▶ _Task statement_
Reproduce word for word the lines of the material below, starting with the line that contains "In the given" and continuing through the last line of the material.
## start Data to process
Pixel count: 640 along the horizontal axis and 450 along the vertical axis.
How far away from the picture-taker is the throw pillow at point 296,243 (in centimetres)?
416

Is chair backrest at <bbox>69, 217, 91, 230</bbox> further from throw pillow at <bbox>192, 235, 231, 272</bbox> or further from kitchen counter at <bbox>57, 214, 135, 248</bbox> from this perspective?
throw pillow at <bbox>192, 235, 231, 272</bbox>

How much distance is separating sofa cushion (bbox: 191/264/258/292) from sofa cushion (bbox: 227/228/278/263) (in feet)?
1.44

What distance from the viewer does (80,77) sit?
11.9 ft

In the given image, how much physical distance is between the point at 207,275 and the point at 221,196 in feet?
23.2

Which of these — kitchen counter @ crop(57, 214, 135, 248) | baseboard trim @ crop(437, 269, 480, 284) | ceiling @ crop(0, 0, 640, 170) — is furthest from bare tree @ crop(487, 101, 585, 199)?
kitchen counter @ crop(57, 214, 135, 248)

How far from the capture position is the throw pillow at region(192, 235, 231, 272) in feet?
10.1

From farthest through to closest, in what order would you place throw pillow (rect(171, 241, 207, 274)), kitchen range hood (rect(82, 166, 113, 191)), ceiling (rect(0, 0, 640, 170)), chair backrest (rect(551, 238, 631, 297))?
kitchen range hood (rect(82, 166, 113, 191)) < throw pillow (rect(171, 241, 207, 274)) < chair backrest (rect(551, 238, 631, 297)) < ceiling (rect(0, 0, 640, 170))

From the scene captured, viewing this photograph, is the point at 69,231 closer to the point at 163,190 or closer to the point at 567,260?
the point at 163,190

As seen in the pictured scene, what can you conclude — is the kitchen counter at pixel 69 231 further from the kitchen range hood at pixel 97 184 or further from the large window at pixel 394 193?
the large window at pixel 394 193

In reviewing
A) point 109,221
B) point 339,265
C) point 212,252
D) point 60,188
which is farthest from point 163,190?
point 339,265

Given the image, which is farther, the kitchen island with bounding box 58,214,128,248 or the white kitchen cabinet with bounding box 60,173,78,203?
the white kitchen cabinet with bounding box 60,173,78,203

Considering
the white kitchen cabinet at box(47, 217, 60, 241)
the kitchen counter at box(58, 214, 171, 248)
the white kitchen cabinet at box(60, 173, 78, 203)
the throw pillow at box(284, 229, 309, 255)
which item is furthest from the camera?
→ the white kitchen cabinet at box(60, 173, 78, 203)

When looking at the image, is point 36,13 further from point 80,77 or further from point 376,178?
## end Data to process
▶ _Full answer_
In the given image, how much physical distance is between the point at 207,275 and the point at 221,196 in feet?
23.2

Which of these — kitchen counter @ crop(57, 214, 135, 248) | baseboard trim @ crop(437, 269, 480, 284) | ceiling @ crop(0, 0, 640, 170) — is furthest from bare tree @ crop(487, 101, 585, 199)?
kitchen counter @ crop(57, 214, 135, 248)

How far from the capture position is the throw pillow at region(192, 235, 231, 272) in feet?
10.1

From farthest through to closest, in what order would you place throw pillow (rect(171, 241, 207, 274)), kitchen range hood (rect(82, 166, 113, 191)), ceiling (rect(0, 0, 640, 170)), chair backrest (rect(551, 238, 631, 297))?
kitchen range hood (rect(82, 166, 113, 191)) < throw pillow (rect(171, 241, 207, 274)) < chair backrest (rect(551, 238, 631, 297)) < ceiling (rect(0, 0, 640, 170))

From the scene captured, viewing this photograph, is the point at 69,231 closer to the point at 163,190 or closer to the point at 567,260?
the point at 163,190

As seen in the pictured scene, what can you conclude — is the kitchen counter at pixel 69 231 further from the kitchen range hood at pixel 97 184 or further from the large window at pixel 394 193?
the large window at pixel 394 193

In reviewing
A) point 109,221
B) point 339,265
C) point 212,252
D) point 60,188
which is farthest from point 163,190?
point 339,265

Given the image, which is farther, the kitchen island with bounding box 58,214,128,248 or the white kitchen cabinet with bounding box 60,173,78,203?
the white kitchen cabinet with bounding box 60,173,78,203

Considering
the white kitchen cabinet at box(47, 217, 60, 241)
the kitchen counter at box(58, 214, 171, 248)
the white kitchen cabinet at box(60, 173, 78, 203)
the throw pillow at box(284, 229, 309, 255)
which item is furthest from the camera?
→ the white kitchen cabinet at box(60, 173, 78, 203)

When looking at the image, is point 36,13 further from point 80,77 or further from point 376,178?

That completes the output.